- [WHAT YOU WILL DO]:
1. Repeat the May 2014 spiritual message word for word, starting with "At no stage" and going on through "life of prayer.".
2. The May 2014 spiritual message quotes one sentence that describes prayer. List each description of prayer that the quoted sentence gives.

- [PASSAGE SHOWN]:

Monthly Spiritual Message, May 2014
Fr Norbert Pittorino OFM
There are many ways that we could think about prayer. This is clear from the many descriptions of prayer, such as: “Prayer is a gift; it is an encounter with God’s thirst with ours; a response to God’s love”. It seems to me that prayer for St Francis was more about a response to God in faith which flowed from a relationship with God in Christ. While there are many books that are devoted to prayer and meditation that aim to assist us to pray, prayer is essentially a mystery. How, then, should we describe “Franciscan” prayer? Perhaps we should ask the question: “Is there such a thing as “Franciscan” prayer?
At no stage in his life did Francis attempt to give his followers a definition of prayer as he experienced it. For Francis, prayer was as natural to him as breathing. It came to him so easily that he never had to study how to pray to God. Perhaps this was not always the case with him, but at least, from the beginning of his conversion to Christ, Francis was a man of prayer. Francis was led by God and he responded in love. Perhaps we can learn more about what Franciscan prayer is through a consideration of Francis’ experiences and his growth in the life of prayer.

- [Stored records]:
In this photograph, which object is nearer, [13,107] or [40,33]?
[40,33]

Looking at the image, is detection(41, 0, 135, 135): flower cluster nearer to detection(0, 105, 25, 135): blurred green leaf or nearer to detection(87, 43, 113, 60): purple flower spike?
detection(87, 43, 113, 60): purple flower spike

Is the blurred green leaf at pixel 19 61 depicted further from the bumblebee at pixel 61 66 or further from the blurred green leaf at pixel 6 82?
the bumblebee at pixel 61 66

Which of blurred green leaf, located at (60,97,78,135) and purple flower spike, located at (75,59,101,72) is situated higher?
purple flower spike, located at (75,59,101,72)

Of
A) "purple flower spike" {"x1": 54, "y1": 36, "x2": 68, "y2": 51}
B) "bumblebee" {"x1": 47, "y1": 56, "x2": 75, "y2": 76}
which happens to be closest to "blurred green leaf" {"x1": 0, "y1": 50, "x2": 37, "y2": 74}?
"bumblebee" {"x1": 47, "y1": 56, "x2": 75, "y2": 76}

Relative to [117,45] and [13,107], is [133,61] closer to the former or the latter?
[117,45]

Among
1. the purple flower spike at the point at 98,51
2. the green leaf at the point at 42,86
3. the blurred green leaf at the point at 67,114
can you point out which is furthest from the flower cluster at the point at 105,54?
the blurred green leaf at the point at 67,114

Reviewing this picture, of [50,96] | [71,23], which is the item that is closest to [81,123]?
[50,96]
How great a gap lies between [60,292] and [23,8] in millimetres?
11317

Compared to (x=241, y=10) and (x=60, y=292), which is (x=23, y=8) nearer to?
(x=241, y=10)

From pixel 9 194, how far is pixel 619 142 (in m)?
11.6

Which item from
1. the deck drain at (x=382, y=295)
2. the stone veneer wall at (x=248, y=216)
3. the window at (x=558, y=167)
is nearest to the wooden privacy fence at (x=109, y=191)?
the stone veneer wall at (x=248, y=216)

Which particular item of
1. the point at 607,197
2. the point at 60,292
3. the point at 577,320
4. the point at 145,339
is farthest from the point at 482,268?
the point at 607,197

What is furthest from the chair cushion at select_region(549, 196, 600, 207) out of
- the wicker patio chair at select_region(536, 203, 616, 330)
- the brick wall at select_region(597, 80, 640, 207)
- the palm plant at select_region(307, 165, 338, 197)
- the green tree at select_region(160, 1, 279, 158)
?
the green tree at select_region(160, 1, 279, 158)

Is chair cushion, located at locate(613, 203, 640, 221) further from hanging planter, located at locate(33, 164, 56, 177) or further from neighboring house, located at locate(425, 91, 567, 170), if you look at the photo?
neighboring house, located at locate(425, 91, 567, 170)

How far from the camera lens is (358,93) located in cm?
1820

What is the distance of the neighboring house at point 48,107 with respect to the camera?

- [OUTPUTS IN ORDER]:
1.
At no stage in his life did Francis attempt to give his followers a definition of prayer as he experienced it. For Francis, prayer was as natural to him as breathing. It came to him so easily that he never had to study how to pray to God. Perhaps this was not always the case with him, but at least, from the beginning of his conversion to Christ, Francis was a man of prayer. Francis was led by God and he responded in love. Perhaps we can learn more about what Franciscan prayer is through a consideration of Francis’ experiences and his growth in the life of prayer.

2.
- Prayer is a gift
- An encounter with God's thirst with ours
- A response to God's love